VocabularySpellingCity Mayor
October 23, 2012 - 5:35 am -Hi,
I did it. But, I would like to point out that I just clicked on a suspicious link which is something that I spend a lot of time teaching students NOT to do.
It’s only because I’ve read you for awhile that I did it. Please be sure to include some education, at the reveal, about the risks inherent in clicking on unidentifiable content.
David Patterson
October 23, 2012 - 5:51 am -I resisted the urge to try and skew the results by making a really ‘skinny’ rectangle off to one side. :)
Another interesting experiment would be to get people to draw a right triangle.
I posit that a majority would be similar to this:
|\
L_\
with the longer leg on the bottom. (I hope the spacing in this post is preserved.)
Jered
October 23, 2012 - 5:54 am -Since you didn’t prohibit guesses, I guess this is an attempt to show that the average dimensions of what people consider a rectangle will show to be extremely close to a 1.618:1 (golden) ratio.
Dave Major
October 23, 2012 - 6:49 am -Arnon: I considered making it like that, but the user experience took a dive when I tried it.
Arnon Avitzur
October 23, 2012 - 7:04 am -Dave:
No complaints on my end :)
It really is only relevant based on question you (as a teacher/researcher) are trying to answer.
For example – if you wanted to know what is the typical (or prototypical) rectangle, then by limiting the drawing to only “screen-aligend” lines, you are missing an opportunity to see if students consider other orientations as rectangular (which is actually a known problem that students do not identify rectangles of that kind).
But, as I said – I don’t know what they goal of this was, so maybe the design is suitable.
Dave Major
October 23, 2012 - 7:09 am -Knowing the question behind this, it would of been an interesting extra dimension.
… I don’t know, tilt your head :)
Jocelyn Dagenais
October 23, 2012 - 7:39 am -I would like to know what’s the programming behind these activities that Dave Major created.
Thank you !
Dave Major
October 23, 2012 - 9:20 am -Jocelyn, it’s Javascript built off a Ruby on Rails backend. The graphics are mostly Raphael.js. Drop me a line if you want any more info.
Amir
October 23, 2012 - 12:12 pm -I wonder how many people draw a square, just to be different?
Dave Major
October 23, 2012 - 12:21 pm -Currently just 9 ;-)
Ginger
October 23, 2012 - 3:22 pm -I’m getting an error message that starts like this:
Errno::ENOENT in Rects#index
Showing /var/www/railsapps/rectangle/app/views/layouts/application.html.erb where line #5 raised:
No such file or directory – /var/www/railsapps/rectangle/tmp/cache/assets/sprockets%2Fd585a06e2ee6203ccb04c8b84150d14d20121023-32745-ewt05k.lock
Carol
October 23, 2012 - 6:01 pm -I got an error message also.
Telannia
October 23, 2012 - 6:36 pm -I am getting an error message to and I tried two different browsers.
Jason Dyer
October 24, 2012 - 6:42 am -I wonder how many people draw a square, just to be different?
I’m wondering how much the interface affects answers. I clicked twice intending to get something more rectangular but eyeballed wrong so it ended up square-ish, and rather than bothering with changing around my answer I just hit send.

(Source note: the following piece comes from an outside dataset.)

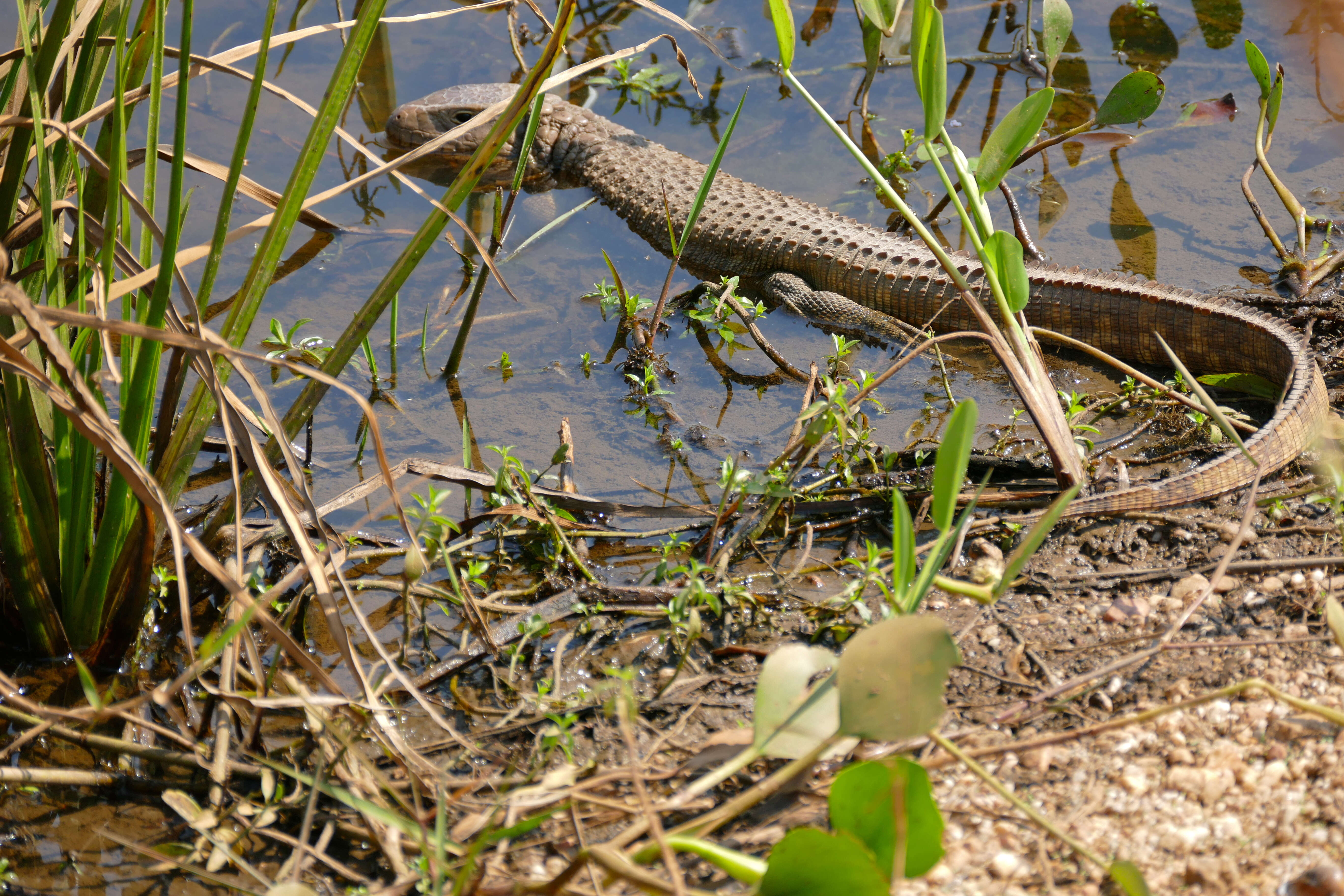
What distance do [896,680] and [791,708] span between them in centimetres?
19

Fun to note: there are places in the world that still follow original Euclid so that a square is not a type of rectangle. Would people from those locations shy away from the square-like rectangles more?
Bizarre to note: In Wales “squares” and “diamonds” (tilted squares, not rhombuses) are two different things.
Amir
October 24, 2012 - 7:04 am -“Bizarre to note: In Wales “squares” and “diamonds” (tilted squares, not rhombuses) are two different things.”

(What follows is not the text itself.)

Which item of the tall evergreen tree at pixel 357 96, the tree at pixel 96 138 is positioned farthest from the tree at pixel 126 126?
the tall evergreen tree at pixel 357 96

Reminds me of when I talk to students about oblongs. ‘That’s a rectangle’, they cry. ‘Actually it’s a rectangle that’s not square’, I respond. Much puzzlement ensues!
a different Dave
October 24, 2012 - 8:35 am -I predict that the shape of the rectangles is going to be very heavily influenced by the shape of the canvas provided.
Andrew Stadel
October 24, 2012 - 7:54 pm -That was the easiest thing I did all day!